Slovenian teacher, headmistress, and superior general (1904–1994)

Ivanka Veronika Reja (27 January 1904 – 1 October 1994), known as sister Maria Juana, was a Slovenian teacher and headmistress. She worked in Argentina and Italy. She served as superior general of the Sisters of Charity of Our Lady of Good and Perpetual Help between years 1963 and 1982.

== Early life ==
Ivanka Veronika was born on 27 January 1904 in Kozana into a Catholic family. Her mother was the farmer Marija Ferri (1864 – c. 1914) and her father was the farmer Karlo Reja (1858–1916).

Her mother died before the First World War. During the war, the family took refuge in Piedmont, Italy. Her father found work in Biella, and the children were sheltered at the Sanctuary of Oropa. Her father died in 1916.Ivanka Veronika attended primary school in Oropa and later secondary school in Biella.

== Career ==
In 1925, Ivanka Veronika emigrated to Argentina with her brother Henrik Reja. On 7 December 1930, in Buenos Aires, she entered the Sisters of Charity of Our Lady of Good and Perpetual Help (Congregatio Sororum Caritatis Beatae Mariae Virginis miraculis illustris). She made temporary vows in 1932. She became a teacher at the congregation’s orphanage school. She made perpetual vows in 1935.

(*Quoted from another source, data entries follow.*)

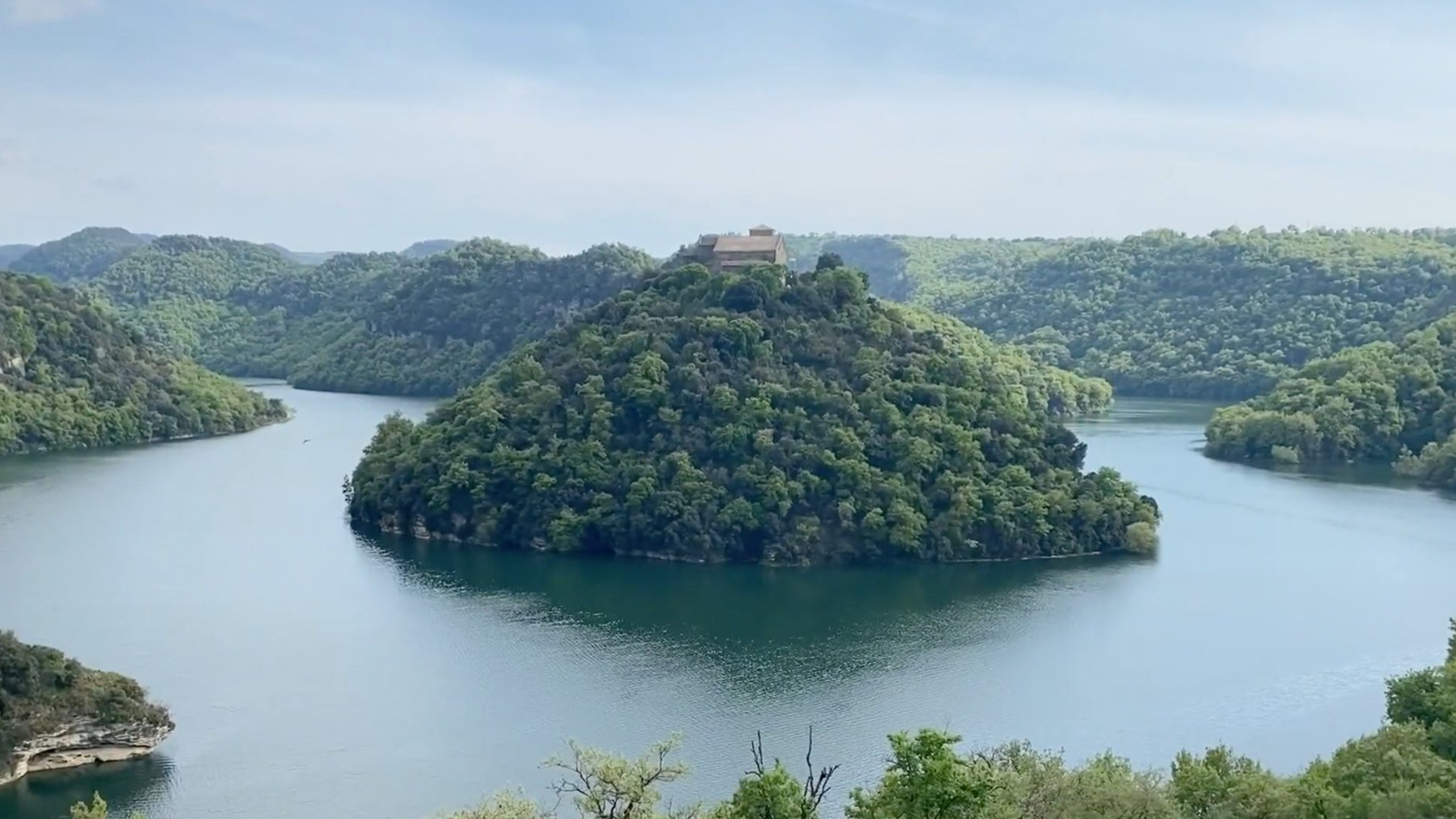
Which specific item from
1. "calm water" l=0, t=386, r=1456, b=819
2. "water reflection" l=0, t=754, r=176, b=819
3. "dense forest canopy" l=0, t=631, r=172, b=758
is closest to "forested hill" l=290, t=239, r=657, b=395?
Answer: "calm water" l=0, t=386, r=1456, b=819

In 1938 she became the headmistress of the congregation’s orphanage school. From 1940 she also served as teacher of novice nuns. She served as provincial superior for Argentina from 1947, and again as teacher of novices from 1954. In 1956 she was called to Rome as a counsellor to the superior general, and in 1957 she was appointed superior of a community in Rome.

In 1963 Ivanka Veronika became provincial superior for the Italian province. She was elected superior general of the congregation in 1965 and re-elected in 1971 and 1975. She resigned the office in 1982 due to age.

== Later life and death ==
After 1982 Ivanka Veronika continued to serve for several years as Vicar General and as a local superior. In her final years she spent hours every day in the convent chapel in prayer for peace and her homeland. She died in Rome on 1 October 1994.